66 ettari di chardonnay e mezzo milione di bottiglie non sono poche, e quindi il progressivo ritorno ad una viticoltura di qualità si sta facendo gradatamente, con il rigoroso ritorno ad una coltivazione meno meccanizzata , fino ad arrivare ad un raccolto manuale almeno dei premier cru e grand cru. Fermentazioni con lieviti indigeni , ricerche e verifiche sulla durata necessaria degli affinamenti che sempre più definiscono con precisione le peculiarità dei terroir.
Tra le annate recenti di grande interesse ci sono sicuramente la 2005 e la 2007, acquistabili anche direttamente al Chateau, dove l’ospitalità e l’apertura al turismo enologico è sempre rispettata.
Una ventina di euro per i premier cru, poco più di trenta per i grand cru mentre Moutonne necessiterà di una spesa attorno ai 60-70 euro che per chablis è un prezzo veramente importante, ma bersi mille anni di storia ha il suo fascino.
Prima di arrivarci però non sarebbe male anticipare la visita con una sosta all’Abbazia di Fontenay per un bagno di storia Cistercense.
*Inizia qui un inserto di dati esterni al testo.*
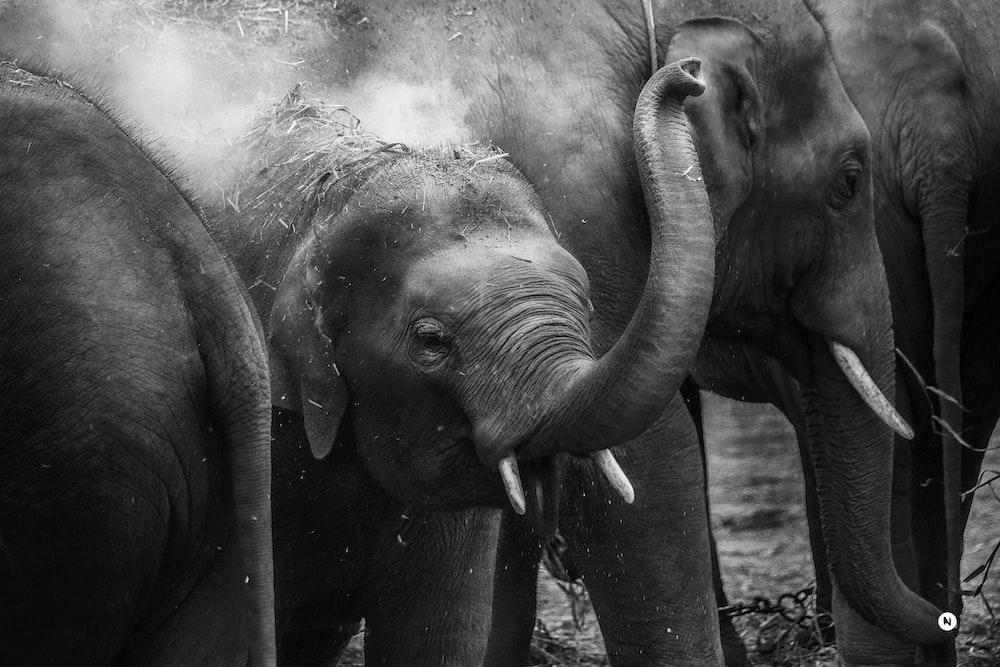 grayscale photo of elephants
http://www.bourgogne-bichot.com/FR/
gdf
6 Commenti
I commenti sono chiusi.
Ciao Roberto. Bisogna pur lasciare spazio ad altri produttori di Chablis, perchè La Moutonne non è quello che si dice il migliore. Certamente non all’altezza di un Vielles Vignes di La Chablisienne, di un Valmur o Mont de Milieu di Collet, il Les Preuses della famiglia Dauvissat, il Vaudésir di Michel, o il Les Clos di Droin e quello omonimo di Raveneau (di quest’ultimo sono ottimi anche il Valmur, lo Chapelot e il Butteaux). Un bel furbacchione è stato poi Louis Long-Depaquit. Nel XVIII secolo, infatti, La Moutonne era un semplice climat di un ettaro di Vaudésir non classificato come Grand Cru. Il furbo Louis pensò bene di mischiare i suoi vini con quelli di altri tre Grands Crus e cioè Les Preuses, Les Clos e Valmur e così ottenne una sorta di provvisoria autorizzazione per l’indicazione Gran Cru in etichetta, perché faceva parte comunque fisicamente degli altri Grand Crus. Nel 1950 il Domaine Long-Depaquit fece un altro tentativo di ottenere ufficialmente la denominazione, con la limitazione dell’area territoriale fra Vaudésir e Les Preuses, ma non ottenne questo ambito status , anche se le autorità chiudono sempre un occhio e ufficiosamente acconsentono che i due vini provenienti dall’area di Vaudésir e Les Preuses continuino a fregiarsi dell’appellativo di Gran Cru. Certo i francesi fanno un ottimo vino su tutto il loro territorio, ma comunque non sono poi così ligi alle regole. Quando noi ci lamentiamo poi delle nostre denominazioni e dei disciplinari da rispettare. Mah… Abbracci.
Ottimo Enrico, hai visto che meritava di essere raccontata questa storia .. ;-)
Grazie dell’integrazione e alla prossima, ti dedico il prossimo pezzo , che sarà sul Medoc finalmente.
ahia,ahia,ahia: ‘mo cominciano i casini………
Ti sei deciso finalmente! Lo aspetto con ansia. Naturalmente, penso, non ti limiterai al solo Medoc, ma a tutta l’area del bordolese, che merita tutta la tua competente attenzione. Abbracci.
Da questi terreni che vedo nella foto, non si può non ricavare un “concentrato di mineralità”. La “povertà” del suolo, in termini di macroelementi (azoto, fosforo e potassio), costringe la vite a “bere la roccia”.
Ancora una volta possiamo dire che il “terroir” è fondamentale…
Grazie GdF
Terroir , mineralità , ridotto utilizzo del legno rappresentano le chiavi di successo per una viticoltura di qualità.